## STATED TASK
Extract every line of the items below that contains the string "illuminated", matching case exactly.

## DATA IN THIS EXERCISE

-- -- --

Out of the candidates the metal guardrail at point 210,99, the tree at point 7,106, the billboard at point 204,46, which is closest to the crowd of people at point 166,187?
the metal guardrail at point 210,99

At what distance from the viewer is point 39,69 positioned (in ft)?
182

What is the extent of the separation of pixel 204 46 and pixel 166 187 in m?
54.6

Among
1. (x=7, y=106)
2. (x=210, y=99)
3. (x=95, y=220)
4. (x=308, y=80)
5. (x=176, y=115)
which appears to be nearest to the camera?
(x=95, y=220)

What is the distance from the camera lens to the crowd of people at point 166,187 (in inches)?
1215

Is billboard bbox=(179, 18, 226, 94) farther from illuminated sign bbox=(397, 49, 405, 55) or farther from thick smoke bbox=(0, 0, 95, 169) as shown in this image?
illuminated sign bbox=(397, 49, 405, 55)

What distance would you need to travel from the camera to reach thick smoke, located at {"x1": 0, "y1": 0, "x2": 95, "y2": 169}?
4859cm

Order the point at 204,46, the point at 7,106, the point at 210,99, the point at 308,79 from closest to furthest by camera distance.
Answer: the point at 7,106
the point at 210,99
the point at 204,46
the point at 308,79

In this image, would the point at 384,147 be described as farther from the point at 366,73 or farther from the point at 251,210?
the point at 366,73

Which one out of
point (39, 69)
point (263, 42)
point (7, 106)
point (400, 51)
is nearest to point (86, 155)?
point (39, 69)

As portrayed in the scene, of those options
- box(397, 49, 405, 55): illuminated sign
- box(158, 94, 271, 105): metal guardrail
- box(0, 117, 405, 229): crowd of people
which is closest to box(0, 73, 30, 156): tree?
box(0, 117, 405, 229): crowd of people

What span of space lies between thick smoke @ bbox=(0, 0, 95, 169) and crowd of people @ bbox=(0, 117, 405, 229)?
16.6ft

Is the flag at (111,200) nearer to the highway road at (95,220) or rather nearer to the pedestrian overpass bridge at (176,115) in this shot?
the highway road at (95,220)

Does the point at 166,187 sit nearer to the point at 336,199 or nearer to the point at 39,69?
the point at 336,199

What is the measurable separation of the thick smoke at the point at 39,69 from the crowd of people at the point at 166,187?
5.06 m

-- -- --

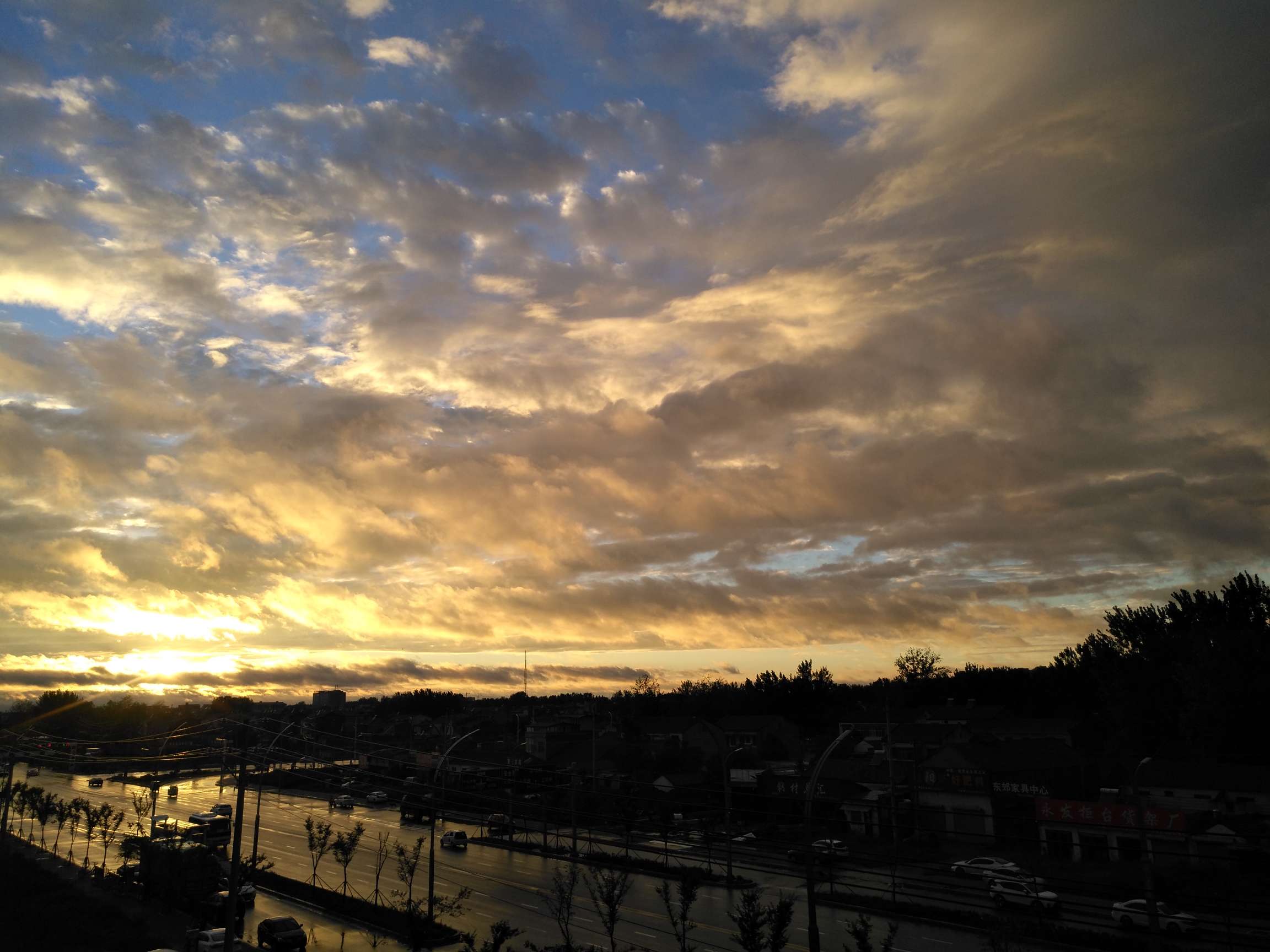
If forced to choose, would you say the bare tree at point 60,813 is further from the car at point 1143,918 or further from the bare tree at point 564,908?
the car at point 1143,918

-- -- --

## EXERCISE ANSWER
Is billboard bbox=(179, 18, 226, 94) farther from illuminated sign bbox=(397, 49, 405, 55) or farther from thick smoke bbox=(0, 0, 95, 169) as shown in this image?
illuminated sign bbox=(397, 49, 405, 55)
- box(397, 49, 405, 55): illuminated sign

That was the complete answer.